Selected scans for training and testing were randomly chosen from the pilot study of Baby Connectome Project (BCP). All scans were acquired on a Siemens head-only 3 T scanners with a circular polarized head coil. During the scan, infants were asleep, unsedated, fitted with ear protection, and their heads were secured in a vacuum-fixation device.

  • T1-weighted images were acquired with 144 sagittal slices using parameters: TR/TE = 1900/4.38 ms, flip angle = 7º, resolution = 1×1×1 mm3;
  • T2-weighted images were obtained with 64 axial slices: TR/TE = 7380/119 ms, flip angle = 150º, resolution =1.25×1.25×1.95 mm3.

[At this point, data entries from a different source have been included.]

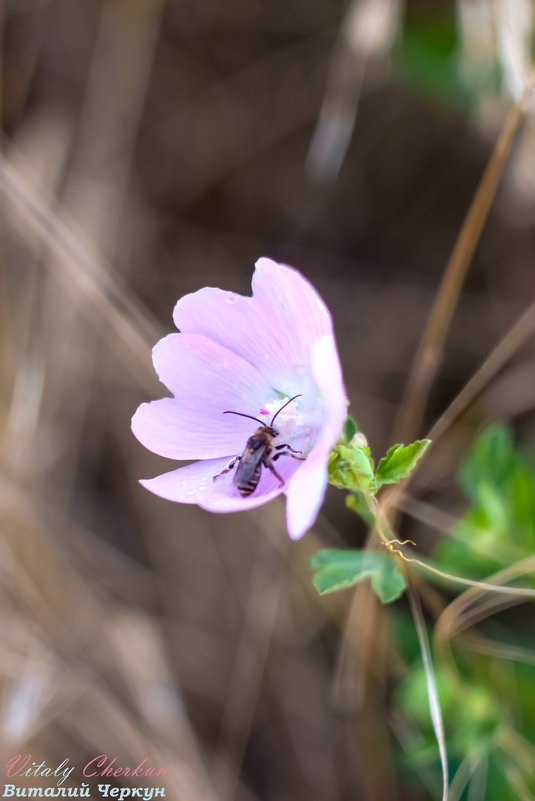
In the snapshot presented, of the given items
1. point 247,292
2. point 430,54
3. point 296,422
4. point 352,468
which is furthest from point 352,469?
point 430,54

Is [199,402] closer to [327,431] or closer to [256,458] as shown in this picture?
[256,458]

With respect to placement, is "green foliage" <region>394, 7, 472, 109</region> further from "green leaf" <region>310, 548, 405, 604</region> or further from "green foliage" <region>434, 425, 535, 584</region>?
"green leaf" <region>310, 548, 405, 604</region>

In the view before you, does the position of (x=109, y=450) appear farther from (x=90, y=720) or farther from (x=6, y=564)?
(x=90, y=720)

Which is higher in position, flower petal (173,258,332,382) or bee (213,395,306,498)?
flower petal (173,258,332,382)

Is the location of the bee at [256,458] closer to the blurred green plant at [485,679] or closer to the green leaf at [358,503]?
the green leaf at [358,503]

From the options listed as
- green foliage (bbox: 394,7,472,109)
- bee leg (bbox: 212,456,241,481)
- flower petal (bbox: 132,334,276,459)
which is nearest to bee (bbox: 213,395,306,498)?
bee leg (bbox: 212,456,241,481)
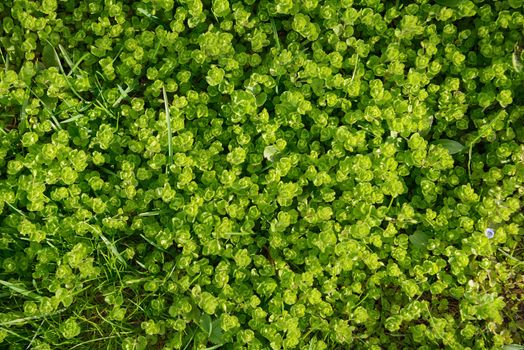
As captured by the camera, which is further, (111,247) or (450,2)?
(450,2)

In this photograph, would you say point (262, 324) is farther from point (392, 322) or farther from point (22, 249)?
point (22, 249)

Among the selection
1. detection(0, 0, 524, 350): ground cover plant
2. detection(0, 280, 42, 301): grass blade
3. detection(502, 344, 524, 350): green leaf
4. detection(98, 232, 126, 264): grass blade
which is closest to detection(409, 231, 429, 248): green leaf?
detection(0, 0, 524, 350): ground cover plant

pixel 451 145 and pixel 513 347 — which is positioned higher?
pixel 451 145

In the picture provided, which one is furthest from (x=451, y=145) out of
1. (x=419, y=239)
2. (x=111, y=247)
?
(x=111, y=247)

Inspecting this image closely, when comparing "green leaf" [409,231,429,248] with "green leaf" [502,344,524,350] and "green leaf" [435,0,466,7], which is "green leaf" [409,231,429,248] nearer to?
"green leaf" [502,344,524,350]

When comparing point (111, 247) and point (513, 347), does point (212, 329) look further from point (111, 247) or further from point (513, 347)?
point (513, 347)

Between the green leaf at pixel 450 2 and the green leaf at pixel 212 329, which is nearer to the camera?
the green leaf at pixel 212 329

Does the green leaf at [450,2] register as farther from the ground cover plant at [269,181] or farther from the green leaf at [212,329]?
the green leaf at [212,329]

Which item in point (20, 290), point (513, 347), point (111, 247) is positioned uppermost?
point (111, 247)

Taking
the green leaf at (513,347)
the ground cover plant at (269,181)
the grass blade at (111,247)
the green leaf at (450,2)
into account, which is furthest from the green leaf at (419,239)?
the grass blade at (111,247)
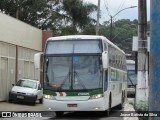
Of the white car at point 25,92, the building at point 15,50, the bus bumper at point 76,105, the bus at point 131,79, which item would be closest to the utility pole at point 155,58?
the bus bumper at point 76,105

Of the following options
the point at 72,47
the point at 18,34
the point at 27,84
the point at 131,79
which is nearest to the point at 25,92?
the point at 27,84

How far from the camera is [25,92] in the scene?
86.9 feet

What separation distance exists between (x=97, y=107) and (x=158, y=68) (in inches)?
446

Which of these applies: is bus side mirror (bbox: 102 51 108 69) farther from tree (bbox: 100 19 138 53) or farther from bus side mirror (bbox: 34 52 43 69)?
tree (bbox: 100 19 138 53)

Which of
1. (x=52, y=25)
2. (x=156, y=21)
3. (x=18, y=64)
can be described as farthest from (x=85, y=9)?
(x=156, y=21)

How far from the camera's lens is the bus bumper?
15.8 meters

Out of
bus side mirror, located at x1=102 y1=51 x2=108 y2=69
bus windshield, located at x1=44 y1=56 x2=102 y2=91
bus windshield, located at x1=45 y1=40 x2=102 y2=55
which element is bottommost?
bus windshield, located at x1=44 y1=56 x2=102 y2=91

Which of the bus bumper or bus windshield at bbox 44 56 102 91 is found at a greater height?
bus windshield at bbox 44 56 102 91

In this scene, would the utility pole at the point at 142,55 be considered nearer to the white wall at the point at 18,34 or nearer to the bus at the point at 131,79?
the white wall at the point at 18,34

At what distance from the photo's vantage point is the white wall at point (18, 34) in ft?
89.0

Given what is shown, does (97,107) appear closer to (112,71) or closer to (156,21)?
(112,71)

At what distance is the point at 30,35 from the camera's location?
3344cm

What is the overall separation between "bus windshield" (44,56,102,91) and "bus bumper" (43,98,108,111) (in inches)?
20.5

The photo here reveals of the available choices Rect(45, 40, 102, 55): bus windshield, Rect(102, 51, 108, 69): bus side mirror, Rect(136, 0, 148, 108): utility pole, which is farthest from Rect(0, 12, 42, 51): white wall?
Rect(136, 0, 148, 108): utility pole
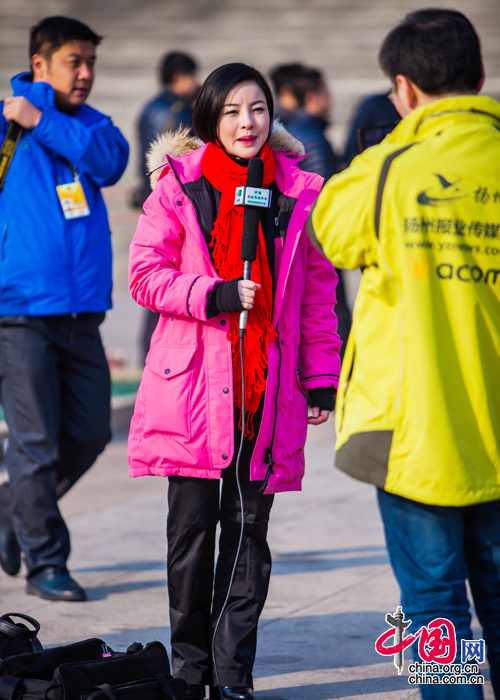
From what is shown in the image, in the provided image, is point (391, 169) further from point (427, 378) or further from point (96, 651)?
point (96, 651)

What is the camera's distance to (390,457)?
2.87 m

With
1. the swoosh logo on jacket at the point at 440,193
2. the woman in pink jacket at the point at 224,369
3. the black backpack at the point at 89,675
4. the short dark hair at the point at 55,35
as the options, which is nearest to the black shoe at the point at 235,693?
the woman in pink jacket at the point at 224,369

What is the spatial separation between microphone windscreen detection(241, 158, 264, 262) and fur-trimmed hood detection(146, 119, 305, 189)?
42 centimetres

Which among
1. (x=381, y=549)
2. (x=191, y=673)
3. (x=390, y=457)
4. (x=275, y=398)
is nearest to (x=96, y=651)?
(x=191, y=673)

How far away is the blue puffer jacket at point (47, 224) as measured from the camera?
193 inches

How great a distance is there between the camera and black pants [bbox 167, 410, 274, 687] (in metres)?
3.69

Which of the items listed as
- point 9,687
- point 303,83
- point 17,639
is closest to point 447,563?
point 9,687

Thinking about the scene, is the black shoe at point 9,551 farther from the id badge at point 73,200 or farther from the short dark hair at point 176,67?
the short dark hair at point 176,67

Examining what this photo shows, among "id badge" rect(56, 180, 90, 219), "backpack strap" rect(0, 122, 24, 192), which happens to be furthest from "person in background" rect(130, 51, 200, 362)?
"backpack strap" rect(0, 122, 24, 192)

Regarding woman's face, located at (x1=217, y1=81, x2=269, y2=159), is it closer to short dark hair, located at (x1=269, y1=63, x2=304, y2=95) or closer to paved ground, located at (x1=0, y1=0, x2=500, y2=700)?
paved ground, located at (x1=0, y1=0, x2=500, y2=700)

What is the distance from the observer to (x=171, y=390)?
11.9 ft

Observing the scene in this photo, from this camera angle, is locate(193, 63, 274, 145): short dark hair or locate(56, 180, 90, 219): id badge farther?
locate(56, 180, 90, 219): id badge

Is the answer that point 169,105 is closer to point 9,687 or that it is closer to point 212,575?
point 212,575

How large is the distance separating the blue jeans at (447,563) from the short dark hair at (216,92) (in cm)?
145
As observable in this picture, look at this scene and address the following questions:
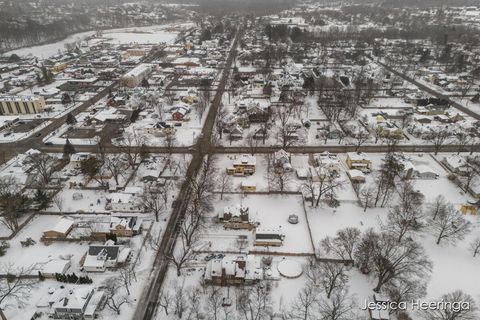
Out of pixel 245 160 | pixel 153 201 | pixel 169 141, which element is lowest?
pixel 153 201

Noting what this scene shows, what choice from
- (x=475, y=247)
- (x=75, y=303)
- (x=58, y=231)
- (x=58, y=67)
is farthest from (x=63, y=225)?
(x=58, y=67)

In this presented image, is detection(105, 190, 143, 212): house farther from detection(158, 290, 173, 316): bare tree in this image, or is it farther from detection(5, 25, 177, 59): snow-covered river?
detection(5, 25, 177, 59): snow-covered river

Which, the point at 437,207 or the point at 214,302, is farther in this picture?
the point at 437,207

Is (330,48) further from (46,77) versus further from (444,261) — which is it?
(444,261)

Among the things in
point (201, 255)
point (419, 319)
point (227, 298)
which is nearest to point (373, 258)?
point (419, 319)

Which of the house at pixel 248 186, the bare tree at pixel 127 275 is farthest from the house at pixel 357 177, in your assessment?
the bare tree at pixel 127 275

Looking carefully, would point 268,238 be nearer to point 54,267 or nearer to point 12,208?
point 54,267
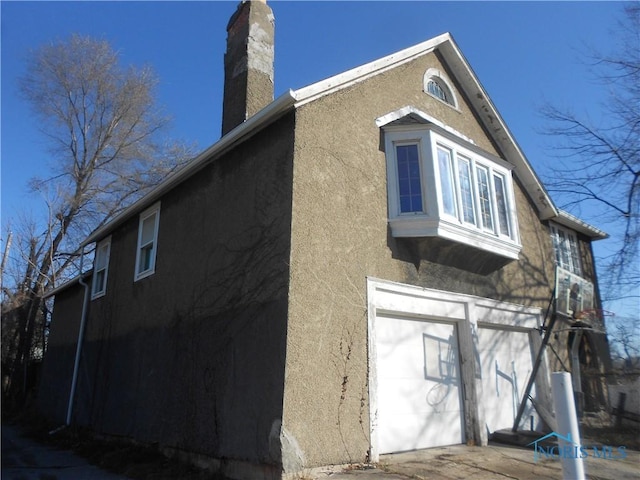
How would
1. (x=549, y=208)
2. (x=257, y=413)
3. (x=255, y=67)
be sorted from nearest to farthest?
(x=257, y=413), (x=255, y=67), (x=549, y=208)

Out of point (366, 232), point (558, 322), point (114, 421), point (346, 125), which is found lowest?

For image preprocessing, T2 images were linearly aligned onto their corresponding T1 images. All images were resampled into an isotropic 1 × 1 × 1 mm3 resolution. Next, standard image preprocessing steps were performed before manual segmentation, including skull stripping, intensity inhomogeneity correction, and removal of the cerebellum and brain stem by using in-house tools. The preprocessing was conducted to maximally eliminate the influences of different image registration and bias correction algorithms on infant brain segmentation.

To generate reliable manual segmentation, we first took advantage of the follow-up 24-month scans with high tissue contrast to generate an initial automatic segmentation for 6-month subjects [1,2] by using a publicly available software iBEAT (http://www.nitrc.org/projects/ibeat/). Second, based on the obtained initial automatic segmentation, manual editing was performed, under the guidance of an experienced neuroradiologist (Dr. Valerie Jewells, UNC), to correct segmentation errors (based on both T1- and T2-weighted MR images) and geometric defects by using ITK-SNAP, with the help of surface rendering. For example, if there is a hole/handle in the surface, the neuroradiologist will first localize the related slices, and then check the segmentation maps of both T1 and T2 images to determine whether to fill the hole or cut the handle. Generally, it took almost one week for correcting one subject.

[1]. Li Wang, Feng Shi, Pew-Thian Yap, John H. Gilmore, Weili Lin, Dinggang Shen. 4D Multi-Modality Tissue Segmentation of Serial Infant Images, PLOS ONE, 7(9), e44596, 2012.
[2]. Li Wang, Feng Shi, Pew-Thian Yap, Weili Lin, John H. Gilmore, Dinggang Shen. Longitudinally guided level sets for consistent tissue segmentation of neonates, Human Brain Mapping, 34(4), 956-972, 2013.